Michèle is the business leader of Crédit Mutuel’s “Cognitive Factory,” a team of more than 100 people in charge of implementing AI at scale in one of France’s largest banks. She has actively contributed to the launch of 15 successful cognitive solutions at Crédit Mutuel, leveraging IBM Watson technology to better serve 20,000 advisors and 12 million customers. One of those AI projects is an email analyzer that helps the bank manage the 350,000 emails that its branches receive every day, detecting customer intent with more than 80% accuracy.

What did you learn as you implemented AI?
During the first six months, I was in part-time mode: I was working 50% of the time as a branch director, and 50% in my new role as business leader at the Cognitive Factory. This allowed me to be at the same time an end-user of the first cognitive solutions and to start gathering the AI principles. At the end of this period, I was able to understand the specific vocabulary, the methods, the new ways of working and the different tools. Once my onboarding completed, I learned how to efficiently use my field experience and my domain expertise, to put them at the service of the construction and continuous improvement of cognitive solutions.

Why should women be more involved in the creation and use of AI?
I think that any company needs employees with different profiles, background and competencies. Women are often more attentive, have more communication skills and provide a different vision in AI. But I am convinced that a fair balance between men and women promotes creativity and innovation. The under-representation of women in AI, like the under-representation of ethnic minorities, for example, can have a significant social impact.
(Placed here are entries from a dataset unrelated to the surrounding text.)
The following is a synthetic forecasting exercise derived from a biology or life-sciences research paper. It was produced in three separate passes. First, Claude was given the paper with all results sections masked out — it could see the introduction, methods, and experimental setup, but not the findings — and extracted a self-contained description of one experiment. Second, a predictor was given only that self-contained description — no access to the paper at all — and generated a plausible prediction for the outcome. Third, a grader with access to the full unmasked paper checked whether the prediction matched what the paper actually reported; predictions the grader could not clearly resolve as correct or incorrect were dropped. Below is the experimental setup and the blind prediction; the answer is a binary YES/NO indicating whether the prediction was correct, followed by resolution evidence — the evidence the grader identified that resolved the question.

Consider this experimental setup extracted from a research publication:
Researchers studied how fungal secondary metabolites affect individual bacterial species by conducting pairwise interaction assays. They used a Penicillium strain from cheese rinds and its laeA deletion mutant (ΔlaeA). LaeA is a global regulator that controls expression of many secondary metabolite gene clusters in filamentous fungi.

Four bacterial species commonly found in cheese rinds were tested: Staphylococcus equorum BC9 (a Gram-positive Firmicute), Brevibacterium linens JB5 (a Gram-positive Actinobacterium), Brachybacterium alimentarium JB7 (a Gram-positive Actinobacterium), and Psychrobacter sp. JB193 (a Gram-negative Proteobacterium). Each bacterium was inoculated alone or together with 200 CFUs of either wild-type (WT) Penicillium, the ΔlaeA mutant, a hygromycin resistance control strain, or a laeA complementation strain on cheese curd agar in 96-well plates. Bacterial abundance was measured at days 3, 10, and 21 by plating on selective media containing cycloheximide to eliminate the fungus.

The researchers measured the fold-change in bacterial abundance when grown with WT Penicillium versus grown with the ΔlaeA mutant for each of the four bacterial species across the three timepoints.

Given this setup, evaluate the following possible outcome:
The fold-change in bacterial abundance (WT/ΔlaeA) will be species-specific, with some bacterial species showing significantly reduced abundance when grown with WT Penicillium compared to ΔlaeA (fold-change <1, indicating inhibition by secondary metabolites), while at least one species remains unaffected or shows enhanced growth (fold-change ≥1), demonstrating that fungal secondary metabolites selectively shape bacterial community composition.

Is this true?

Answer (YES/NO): NO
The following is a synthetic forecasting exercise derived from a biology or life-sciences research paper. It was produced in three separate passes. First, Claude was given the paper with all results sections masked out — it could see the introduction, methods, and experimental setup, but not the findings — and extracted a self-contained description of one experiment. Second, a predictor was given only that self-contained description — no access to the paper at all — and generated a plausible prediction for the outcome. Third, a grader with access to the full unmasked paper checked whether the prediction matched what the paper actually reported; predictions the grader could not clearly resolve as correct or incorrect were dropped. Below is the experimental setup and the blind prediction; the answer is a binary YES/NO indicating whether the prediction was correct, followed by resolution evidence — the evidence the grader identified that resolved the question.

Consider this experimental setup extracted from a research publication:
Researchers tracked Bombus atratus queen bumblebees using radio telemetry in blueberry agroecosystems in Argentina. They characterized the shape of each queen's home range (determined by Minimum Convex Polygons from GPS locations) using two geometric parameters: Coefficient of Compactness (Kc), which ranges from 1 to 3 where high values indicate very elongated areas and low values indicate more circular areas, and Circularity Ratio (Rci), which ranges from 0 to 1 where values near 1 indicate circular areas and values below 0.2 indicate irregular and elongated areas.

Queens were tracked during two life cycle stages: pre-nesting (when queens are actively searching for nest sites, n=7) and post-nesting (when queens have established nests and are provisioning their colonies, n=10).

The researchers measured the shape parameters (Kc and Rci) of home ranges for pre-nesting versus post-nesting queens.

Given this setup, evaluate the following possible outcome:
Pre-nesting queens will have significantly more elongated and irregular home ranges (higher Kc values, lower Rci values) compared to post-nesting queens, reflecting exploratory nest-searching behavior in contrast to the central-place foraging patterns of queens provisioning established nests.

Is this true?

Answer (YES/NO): NO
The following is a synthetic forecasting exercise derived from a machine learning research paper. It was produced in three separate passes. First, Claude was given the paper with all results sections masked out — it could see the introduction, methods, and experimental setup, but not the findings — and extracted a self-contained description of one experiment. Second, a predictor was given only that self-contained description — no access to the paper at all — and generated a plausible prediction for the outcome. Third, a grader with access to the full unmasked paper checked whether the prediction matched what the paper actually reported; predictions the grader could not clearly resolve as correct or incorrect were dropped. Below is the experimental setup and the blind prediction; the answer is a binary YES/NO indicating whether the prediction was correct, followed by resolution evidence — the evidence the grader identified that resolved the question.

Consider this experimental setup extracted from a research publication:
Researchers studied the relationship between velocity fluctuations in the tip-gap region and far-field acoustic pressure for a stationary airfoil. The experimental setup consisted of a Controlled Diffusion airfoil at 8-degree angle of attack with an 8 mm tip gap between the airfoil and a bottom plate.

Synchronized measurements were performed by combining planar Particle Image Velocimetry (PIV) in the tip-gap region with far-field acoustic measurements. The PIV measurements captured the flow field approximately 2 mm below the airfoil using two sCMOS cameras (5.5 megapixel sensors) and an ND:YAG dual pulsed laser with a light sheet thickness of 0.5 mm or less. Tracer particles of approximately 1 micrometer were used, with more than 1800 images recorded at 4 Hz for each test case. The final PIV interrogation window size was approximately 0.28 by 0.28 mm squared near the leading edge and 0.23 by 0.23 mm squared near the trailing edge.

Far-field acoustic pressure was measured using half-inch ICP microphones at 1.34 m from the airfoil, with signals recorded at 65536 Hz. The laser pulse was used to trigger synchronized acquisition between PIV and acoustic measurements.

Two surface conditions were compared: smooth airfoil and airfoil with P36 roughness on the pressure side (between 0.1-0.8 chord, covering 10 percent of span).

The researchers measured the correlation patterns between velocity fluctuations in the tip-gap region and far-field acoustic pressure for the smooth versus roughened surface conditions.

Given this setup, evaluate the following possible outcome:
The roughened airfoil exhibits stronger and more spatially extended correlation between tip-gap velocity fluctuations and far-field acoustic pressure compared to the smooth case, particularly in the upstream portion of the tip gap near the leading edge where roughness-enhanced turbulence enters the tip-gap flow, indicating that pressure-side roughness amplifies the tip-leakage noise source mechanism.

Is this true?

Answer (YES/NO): NO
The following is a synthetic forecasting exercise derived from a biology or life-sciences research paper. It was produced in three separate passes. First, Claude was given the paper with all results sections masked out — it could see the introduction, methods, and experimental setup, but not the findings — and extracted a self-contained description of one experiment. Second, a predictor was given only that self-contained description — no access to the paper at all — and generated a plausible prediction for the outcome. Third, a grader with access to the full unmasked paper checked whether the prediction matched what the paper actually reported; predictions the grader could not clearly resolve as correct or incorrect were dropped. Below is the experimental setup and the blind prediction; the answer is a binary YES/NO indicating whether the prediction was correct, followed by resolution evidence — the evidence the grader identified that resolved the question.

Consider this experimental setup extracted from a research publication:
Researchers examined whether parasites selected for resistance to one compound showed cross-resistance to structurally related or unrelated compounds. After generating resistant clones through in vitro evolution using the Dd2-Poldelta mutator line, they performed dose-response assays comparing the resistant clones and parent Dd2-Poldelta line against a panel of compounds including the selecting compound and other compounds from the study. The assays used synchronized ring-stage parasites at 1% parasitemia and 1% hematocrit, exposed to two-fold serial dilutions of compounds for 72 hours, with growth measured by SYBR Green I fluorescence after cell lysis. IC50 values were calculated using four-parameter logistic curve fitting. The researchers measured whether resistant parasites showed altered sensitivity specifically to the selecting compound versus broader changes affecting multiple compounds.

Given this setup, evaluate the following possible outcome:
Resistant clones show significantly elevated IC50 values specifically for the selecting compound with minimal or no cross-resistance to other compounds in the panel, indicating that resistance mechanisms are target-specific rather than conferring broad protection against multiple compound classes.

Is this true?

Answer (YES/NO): NO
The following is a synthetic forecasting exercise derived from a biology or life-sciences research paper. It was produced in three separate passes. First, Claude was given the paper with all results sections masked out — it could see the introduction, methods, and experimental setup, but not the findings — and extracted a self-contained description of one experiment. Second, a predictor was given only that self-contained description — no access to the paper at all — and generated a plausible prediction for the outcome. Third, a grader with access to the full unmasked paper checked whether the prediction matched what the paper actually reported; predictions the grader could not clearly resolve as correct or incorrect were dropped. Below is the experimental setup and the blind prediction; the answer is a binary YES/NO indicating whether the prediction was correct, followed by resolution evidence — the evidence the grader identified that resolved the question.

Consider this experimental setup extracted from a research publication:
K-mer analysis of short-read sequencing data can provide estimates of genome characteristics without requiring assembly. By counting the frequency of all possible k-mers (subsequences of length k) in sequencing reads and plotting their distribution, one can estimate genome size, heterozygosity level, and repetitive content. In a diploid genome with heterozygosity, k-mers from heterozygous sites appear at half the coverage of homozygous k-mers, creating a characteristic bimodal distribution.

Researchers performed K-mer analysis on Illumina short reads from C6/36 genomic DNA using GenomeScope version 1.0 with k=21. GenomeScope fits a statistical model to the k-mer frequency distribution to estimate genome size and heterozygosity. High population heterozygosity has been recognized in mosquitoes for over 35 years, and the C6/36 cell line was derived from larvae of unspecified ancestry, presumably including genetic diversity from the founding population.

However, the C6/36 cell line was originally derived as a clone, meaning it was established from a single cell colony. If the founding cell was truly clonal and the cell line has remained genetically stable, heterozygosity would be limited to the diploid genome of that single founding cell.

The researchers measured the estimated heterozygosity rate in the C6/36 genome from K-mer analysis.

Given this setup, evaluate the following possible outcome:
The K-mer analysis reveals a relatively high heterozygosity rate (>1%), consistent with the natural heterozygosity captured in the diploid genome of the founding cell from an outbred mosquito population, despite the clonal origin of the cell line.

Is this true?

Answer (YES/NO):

What’s the best career advice you’ve received?
You have to know how to get out of your comfort zone to give the best of yourself. And you have to have beliefs—then you have to go test them in the field, to verify if you are on the right track.

Anything else you would like to share?
I would like to share a quotation from Pierre-Georges Latécoère, the French aeronautics industry pioneer: “All the calculations show it cannot work. There is only one thing to do: make it work.”